William A. McWhirter - Group President-Construction Products & Senior VP
You know, Art, I think from a labor perspective, labor is certainly tight, certainly hard to get and maintain skilled labor forces. We are seeing some labor rate increases, but I wouldn't consider it a major cost drag to the business at this point in time.
Steve, maybe add to that.
D. Stephen Menzies - Senior Vice President
Yeah. We've been – Art, this is Steve.
We've been very pleased with our hiring abilities in our Georgia and Arkansas facilities but there are pockets in the country that are more competitive from a labor standpoint than others. But, generally, we would able to get the talent and retain the people consistent with our historical pay patterns.
Art W. Hatfield - Raymond James & Associates, Inc.
And are you seeing anything unusual in those pay patterns or inflation is a little bit higher than you've seen in the past at all at this point in time?
Timothy R. Wallace - Chairman, President & Chief Executive Officer
Well, this is Tim. What we do is throughout our whole system, we keep track of where the wage rates are within a particular market and then we try remain to competitive as possible.
There has been over the last year or two a movement upward for talented people, not only in the shop environment, but throughout the administrative ranks as well.
Art W. Hatfield - Raymond James & Associates, Inc.
Right. Thanks for your time this morning.
Operator
Thank you. And next we'll move to Bill Baldwin with Baldwin Anthony.
Please go ahead. Your line is open.
Bill Baldwin - Baldwin Anthony Securities
Thank you. Steve, I was just going to – you already touched base on a little bit regarding Cartersville but I'm just going to ask you how the ramp up is going there and how that's coming along in terms of getting that facility up and running and do you have it where you want to have at this point in time or is there more to be done?
D. Stephen Menzies - Senior Vice President
Thanks, Bill, for the question. I'm very pleased with our Georgia facility coming back on stream, they're producing at a good level.
We have additional capacity there if the market demand provides for. I'm extremely pleased with the ability that we've had to bring back a number of people who worked at that facility prior to us closing in 2009 both at the management level and at a shop floor level.
So we have been able to ramp up a little more quickly that facility because of the familiarity with our business that folks have had.

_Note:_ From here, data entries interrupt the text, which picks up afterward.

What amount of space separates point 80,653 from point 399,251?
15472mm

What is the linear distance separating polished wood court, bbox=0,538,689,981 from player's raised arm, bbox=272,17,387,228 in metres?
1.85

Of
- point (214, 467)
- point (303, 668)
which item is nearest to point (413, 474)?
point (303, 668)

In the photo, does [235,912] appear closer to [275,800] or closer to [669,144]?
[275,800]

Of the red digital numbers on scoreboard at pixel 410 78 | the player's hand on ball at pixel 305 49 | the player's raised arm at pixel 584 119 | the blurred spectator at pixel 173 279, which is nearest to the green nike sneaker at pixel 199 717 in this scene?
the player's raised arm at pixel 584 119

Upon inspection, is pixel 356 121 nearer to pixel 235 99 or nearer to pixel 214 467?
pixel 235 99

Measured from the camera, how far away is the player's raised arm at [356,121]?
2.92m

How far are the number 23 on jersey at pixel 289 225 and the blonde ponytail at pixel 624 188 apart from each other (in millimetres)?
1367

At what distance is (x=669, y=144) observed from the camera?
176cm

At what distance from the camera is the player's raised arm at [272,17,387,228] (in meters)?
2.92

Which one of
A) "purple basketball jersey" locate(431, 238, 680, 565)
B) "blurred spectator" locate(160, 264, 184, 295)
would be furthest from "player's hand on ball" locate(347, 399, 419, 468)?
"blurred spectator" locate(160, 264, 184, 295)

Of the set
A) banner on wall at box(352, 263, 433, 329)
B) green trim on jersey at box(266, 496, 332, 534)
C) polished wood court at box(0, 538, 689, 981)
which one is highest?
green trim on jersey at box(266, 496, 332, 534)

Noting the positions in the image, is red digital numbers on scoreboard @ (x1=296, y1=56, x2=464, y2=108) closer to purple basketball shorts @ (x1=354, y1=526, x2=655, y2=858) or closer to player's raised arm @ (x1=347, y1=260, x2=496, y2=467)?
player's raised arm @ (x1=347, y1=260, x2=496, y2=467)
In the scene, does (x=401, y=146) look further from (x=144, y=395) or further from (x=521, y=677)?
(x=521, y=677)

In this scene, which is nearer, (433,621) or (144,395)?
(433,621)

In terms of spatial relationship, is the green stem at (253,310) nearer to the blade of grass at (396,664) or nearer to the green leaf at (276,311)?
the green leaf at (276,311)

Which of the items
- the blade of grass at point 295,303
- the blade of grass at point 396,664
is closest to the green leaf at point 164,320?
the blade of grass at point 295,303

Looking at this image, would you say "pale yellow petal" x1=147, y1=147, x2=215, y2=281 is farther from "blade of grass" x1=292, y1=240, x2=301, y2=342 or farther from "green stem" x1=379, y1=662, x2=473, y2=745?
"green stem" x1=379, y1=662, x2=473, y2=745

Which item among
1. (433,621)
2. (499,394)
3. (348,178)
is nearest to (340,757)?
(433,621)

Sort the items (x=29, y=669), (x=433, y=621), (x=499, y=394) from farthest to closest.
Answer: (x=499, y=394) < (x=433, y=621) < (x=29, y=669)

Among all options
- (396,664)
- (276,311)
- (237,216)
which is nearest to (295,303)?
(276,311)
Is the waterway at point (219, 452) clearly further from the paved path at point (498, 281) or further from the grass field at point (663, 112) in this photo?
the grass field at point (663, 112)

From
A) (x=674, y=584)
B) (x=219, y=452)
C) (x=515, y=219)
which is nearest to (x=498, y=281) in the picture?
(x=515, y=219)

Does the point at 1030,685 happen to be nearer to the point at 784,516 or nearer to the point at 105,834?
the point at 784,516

Bill Baldwin - Baldwin Anthony Securities
Thank you for the color, Steve.
Operator
Thank you. And it does look like we have ran out of time for today.
At this time, I'll turn the call back over Gail Peck for closing comments.
Gail M. Peck - Treasurer & Vice President of Finance
Thank you, Tony. That concludes today's conference call.
A replay of this call will be available after 1 o'clock Eastern Standard Time today through midnight on May 1, 2015. The access number is 402-220-0464.
Also the replay will be available on the website located at www.trin.net. We look forward to visiting with you again on our next conference call.
Thank you for joining us this morning.
Operator
Thank you. This does conclude today's conference.
You may disconnect at anytime and have a great day.